In other action at Tuesday’s meeting:
• Smart read a memorial proclamation on behalf of the late council member Diane Honeycutt, and presented a plaque to her family in recognition of her years of service to the city. A white rose was placed at Honeycutt’s seat, and her name plate was also given to the family. Honeycutt died on May 10, 2012, and left behind a legacy of service in Hamlet and in Richmond County.
“The thing I’ll take away most from my time working with Diane is that she was a fighter for employees,” said Smart. “A lot of what she said at our last meeting regarding employees was implemented in the new budget.”
• Hamlet City Code Article 1-Sec. 21-8 (c) was amended. The amendment allows for water deposit fees to be transferred to the name of the surviving spouse in the event of a consumer’s death. Death certificate and proof of residency are required. This amendment will ensure that surviving spouses do not have to pay a re-connect fee for water services.
• A policy change amending the reconnect fee for water taps was approved.

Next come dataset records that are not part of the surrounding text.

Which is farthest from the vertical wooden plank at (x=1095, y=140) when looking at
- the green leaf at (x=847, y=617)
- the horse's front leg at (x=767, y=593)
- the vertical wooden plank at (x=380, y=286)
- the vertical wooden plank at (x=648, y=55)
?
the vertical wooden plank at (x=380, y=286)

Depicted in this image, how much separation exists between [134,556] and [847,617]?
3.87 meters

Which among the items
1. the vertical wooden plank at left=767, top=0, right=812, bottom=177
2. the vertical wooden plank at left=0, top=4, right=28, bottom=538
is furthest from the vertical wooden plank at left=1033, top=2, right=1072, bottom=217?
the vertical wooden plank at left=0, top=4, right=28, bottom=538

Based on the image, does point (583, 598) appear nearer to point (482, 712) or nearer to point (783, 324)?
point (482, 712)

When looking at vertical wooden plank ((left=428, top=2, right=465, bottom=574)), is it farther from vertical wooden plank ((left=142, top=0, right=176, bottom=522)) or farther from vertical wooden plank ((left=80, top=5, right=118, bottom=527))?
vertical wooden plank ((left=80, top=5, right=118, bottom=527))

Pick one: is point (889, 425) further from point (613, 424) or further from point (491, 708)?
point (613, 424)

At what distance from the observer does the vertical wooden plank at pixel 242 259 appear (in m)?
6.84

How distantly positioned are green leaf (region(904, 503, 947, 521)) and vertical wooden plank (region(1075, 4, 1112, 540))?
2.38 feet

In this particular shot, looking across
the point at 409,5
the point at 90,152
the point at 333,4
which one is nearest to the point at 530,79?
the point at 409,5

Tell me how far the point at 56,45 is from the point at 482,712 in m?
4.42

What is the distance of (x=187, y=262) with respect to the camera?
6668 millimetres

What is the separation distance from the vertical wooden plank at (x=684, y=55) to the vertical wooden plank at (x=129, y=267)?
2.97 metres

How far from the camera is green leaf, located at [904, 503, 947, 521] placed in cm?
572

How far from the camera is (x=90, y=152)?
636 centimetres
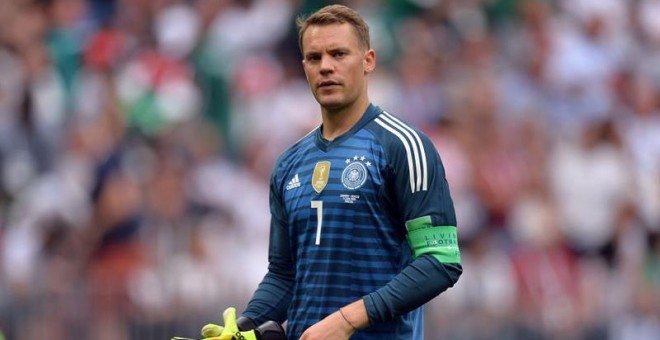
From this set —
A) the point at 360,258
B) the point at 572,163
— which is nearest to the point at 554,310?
the point at 572,163

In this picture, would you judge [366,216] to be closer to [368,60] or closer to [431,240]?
[431,240]

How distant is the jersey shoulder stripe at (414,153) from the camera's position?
6062 mm

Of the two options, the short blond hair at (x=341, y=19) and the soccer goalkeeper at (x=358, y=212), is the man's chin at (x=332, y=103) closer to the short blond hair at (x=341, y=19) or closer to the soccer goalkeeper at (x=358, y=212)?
the soccer goalkeeper at (x=358, y=212)

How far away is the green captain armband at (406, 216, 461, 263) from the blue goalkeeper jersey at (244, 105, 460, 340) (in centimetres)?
3

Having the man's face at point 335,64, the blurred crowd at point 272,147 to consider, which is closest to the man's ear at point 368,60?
the man's face at point 335,64

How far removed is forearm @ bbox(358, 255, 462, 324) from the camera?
5.97 m

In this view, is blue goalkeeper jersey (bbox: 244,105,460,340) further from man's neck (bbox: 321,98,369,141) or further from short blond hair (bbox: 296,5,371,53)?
short blond hair (bbox: 296,5,371,53)

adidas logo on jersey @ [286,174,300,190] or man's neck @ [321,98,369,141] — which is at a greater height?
man's neck @ [321,98,369,141]

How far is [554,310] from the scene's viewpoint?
13.5m

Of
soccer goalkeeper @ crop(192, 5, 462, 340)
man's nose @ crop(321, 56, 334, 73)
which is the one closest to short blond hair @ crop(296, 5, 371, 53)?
soccer goalkeeper @ crop(192, 5, 462, 340)

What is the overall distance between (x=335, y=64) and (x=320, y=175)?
1.54ft

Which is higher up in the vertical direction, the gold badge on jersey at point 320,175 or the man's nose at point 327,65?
the man's nose at point 327,65

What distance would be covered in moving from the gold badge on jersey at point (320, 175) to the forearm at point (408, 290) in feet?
1.73

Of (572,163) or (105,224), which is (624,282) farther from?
(105,224)
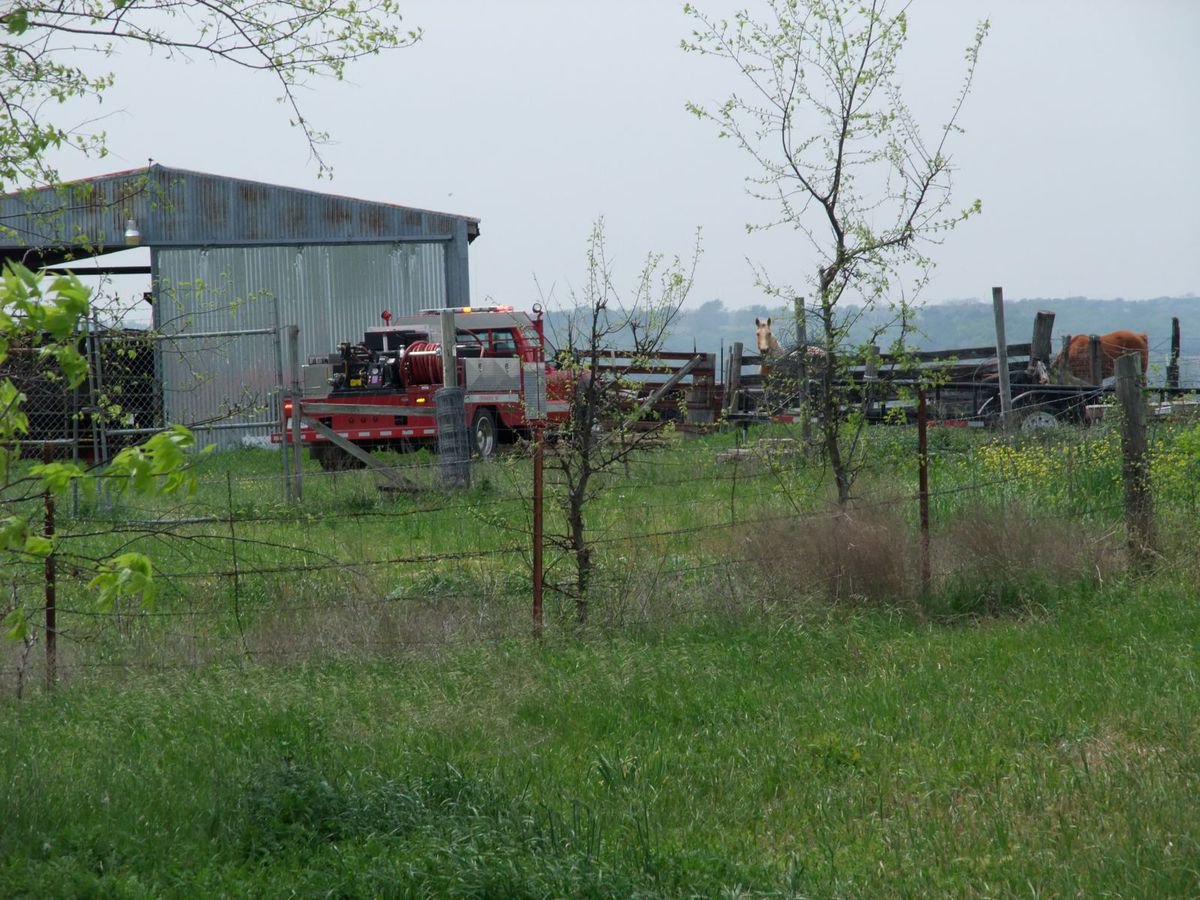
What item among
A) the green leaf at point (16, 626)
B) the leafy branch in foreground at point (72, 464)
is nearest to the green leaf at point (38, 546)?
the leafy branch in foreground at point (72, 464)

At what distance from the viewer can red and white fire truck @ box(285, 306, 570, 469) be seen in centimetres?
2044

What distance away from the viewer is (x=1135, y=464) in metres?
9.84

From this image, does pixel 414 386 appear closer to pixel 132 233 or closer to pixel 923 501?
pixel 132 233

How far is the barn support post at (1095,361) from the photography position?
73.2 feet

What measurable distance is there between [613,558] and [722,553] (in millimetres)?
1017

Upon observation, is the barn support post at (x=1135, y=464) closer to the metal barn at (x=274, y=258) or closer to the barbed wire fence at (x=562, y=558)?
the barbed wire fence at (x=562, y=558)

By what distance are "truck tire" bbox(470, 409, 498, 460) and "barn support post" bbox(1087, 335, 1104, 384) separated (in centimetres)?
1026

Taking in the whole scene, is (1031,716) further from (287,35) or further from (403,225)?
(403,225)

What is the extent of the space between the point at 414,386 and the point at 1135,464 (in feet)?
45.3

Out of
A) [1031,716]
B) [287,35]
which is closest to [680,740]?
[1031,716]

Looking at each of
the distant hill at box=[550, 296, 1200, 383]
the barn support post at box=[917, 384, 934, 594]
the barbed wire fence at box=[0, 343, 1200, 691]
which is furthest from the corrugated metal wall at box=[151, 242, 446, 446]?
the distant hill at box=[550, 296, 1200, 383]

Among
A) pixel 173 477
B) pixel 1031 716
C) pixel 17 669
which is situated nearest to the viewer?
pixel 173 477

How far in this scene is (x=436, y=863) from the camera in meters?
4.77

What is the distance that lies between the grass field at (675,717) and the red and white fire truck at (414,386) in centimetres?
876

Currently, if a second water tap is disconnected by a customer, a full tap fee of $500 is required before water service is reinstated. As of July 1, 2012, in the event that a property changes ownership, the new owner will only be required to pay a $100 reconnect fee for reinstatement of the second tap.
• Council passed an ordinance increasing the number of Hamlet ABC board members from three to five. Council then voted to appoint council member Abby Covington and Wendy Massagee to the board.
• Council appointed Teresa Mercer, Valeria Lunceford and Raymond Marshall to the Hamlet Senior Center Advisory Board. There were three vacancies on the volunteer board.
• Eric Altman addressed council with an informal proposal to start a project to build a Frisbee golf course near Hamlet City Lake. Council approved of the idea, and asked Altman to start coordinating with parks and recreation director Mitch Bowman to move the project along.